Extract every line in the listing below that contains the word "face".
▬▬▬
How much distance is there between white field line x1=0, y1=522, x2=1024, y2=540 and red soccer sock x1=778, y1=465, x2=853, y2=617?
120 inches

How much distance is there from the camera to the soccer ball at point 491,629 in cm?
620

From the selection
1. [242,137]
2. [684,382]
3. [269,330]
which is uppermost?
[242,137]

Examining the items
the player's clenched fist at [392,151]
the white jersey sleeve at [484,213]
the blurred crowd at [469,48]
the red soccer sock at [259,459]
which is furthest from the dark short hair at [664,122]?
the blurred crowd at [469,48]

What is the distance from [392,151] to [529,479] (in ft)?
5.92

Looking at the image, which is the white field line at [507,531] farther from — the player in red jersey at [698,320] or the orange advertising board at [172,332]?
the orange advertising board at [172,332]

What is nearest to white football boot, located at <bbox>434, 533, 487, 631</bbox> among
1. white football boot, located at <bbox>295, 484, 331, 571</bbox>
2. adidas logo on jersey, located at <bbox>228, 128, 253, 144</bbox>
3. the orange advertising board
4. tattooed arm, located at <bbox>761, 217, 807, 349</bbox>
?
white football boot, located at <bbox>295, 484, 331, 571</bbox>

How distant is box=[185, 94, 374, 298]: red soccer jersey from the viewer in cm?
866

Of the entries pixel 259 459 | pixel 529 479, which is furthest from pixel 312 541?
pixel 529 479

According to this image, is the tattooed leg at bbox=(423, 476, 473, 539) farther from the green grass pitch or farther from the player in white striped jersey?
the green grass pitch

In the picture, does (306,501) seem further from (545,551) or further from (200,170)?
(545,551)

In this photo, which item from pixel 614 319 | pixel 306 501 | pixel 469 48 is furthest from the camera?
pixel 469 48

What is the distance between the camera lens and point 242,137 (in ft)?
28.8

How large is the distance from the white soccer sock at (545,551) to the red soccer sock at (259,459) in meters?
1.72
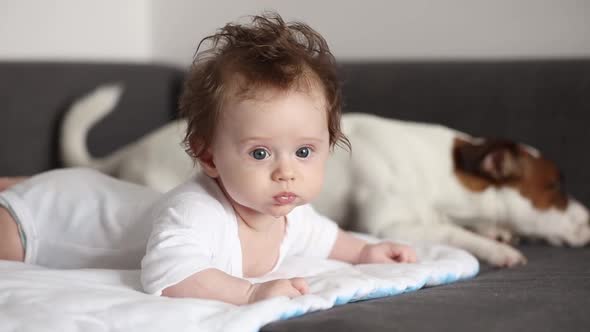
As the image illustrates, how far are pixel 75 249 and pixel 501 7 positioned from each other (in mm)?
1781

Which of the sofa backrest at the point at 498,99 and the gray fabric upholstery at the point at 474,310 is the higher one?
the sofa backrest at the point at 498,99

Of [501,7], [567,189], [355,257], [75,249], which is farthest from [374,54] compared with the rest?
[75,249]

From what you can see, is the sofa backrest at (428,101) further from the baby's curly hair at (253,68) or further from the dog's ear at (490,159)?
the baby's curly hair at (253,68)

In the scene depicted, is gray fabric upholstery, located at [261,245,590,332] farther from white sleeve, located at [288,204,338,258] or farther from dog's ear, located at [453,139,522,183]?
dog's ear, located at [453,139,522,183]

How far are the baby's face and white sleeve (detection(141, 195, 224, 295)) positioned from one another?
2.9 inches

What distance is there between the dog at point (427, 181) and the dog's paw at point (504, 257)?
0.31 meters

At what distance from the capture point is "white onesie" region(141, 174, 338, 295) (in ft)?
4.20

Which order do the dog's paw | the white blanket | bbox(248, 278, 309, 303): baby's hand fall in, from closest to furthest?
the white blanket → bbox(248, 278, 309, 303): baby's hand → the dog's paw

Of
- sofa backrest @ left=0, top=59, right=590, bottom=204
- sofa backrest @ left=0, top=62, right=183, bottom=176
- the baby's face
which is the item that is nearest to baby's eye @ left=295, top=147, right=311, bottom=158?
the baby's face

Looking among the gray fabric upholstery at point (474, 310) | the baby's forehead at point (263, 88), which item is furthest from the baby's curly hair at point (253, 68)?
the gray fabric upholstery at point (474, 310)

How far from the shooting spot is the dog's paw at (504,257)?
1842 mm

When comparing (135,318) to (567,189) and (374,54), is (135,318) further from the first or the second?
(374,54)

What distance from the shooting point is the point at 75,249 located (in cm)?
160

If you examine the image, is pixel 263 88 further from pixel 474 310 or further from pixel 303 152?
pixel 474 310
▬▬▬
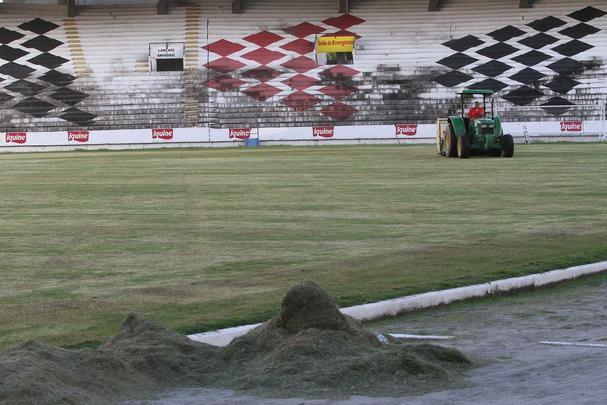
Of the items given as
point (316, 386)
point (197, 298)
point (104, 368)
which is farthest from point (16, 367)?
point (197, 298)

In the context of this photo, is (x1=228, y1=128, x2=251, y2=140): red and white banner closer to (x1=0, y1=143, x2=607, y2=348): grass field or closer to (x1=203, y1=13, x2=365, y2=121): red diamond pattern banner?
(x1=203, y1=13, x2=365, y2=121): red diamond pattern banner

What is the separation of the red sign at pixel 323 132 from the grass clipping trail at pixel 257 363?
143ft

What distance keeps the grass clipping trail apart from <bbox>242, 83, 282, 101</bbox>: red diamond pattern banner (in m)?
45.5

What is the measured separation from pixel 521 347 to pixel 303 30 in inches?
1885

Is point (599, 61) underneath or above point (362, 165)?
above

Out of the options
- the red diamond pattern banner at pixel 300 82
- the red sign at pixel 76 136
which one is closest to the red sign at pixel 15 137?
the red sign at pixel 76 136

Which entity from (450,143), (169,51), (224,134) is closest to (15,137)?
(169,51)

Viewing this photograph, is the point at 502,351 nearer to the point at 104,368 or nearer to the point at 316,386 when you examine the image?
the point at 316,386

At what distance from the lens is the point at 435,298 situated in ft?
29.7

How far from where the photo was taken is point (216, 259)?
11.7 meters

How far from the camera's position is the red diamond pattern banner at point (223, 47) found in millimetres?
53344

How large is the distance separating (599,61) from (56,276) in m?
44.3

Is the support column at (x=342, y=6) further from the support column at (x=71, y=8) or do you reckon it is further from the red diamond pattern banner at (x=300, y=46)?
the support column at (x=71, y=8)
▬▬▬
▸ SOLUTION FOR THIS PROBLEM
How far are the baby's face and white sleeve (detection(141, 195, 224, 295)) positioned from one another?
- the baby's face
the baby's face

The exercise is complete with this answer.